* [TASK OBJECTIVE]: All of the data below should be written out again exactly.

* [DATA SHOWN]:
####################

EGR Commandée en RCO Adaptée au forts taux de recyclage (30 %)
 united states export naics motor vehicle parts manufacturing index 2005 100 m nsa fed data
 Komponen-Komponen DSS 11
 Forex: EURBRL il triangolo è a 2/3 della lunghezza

####################

* [COMPLETED EXERCISE]:
EGR Commandée en RCO Adaptée au forts taux de recyclage (30 %)
 united states export naics motor vehicle parts manufacturing index 2005 100 m nsa fed data
 Komponen-Komponen DSS 11
 Forex: EURBRL il triangolo è a 2/3 della lunghezza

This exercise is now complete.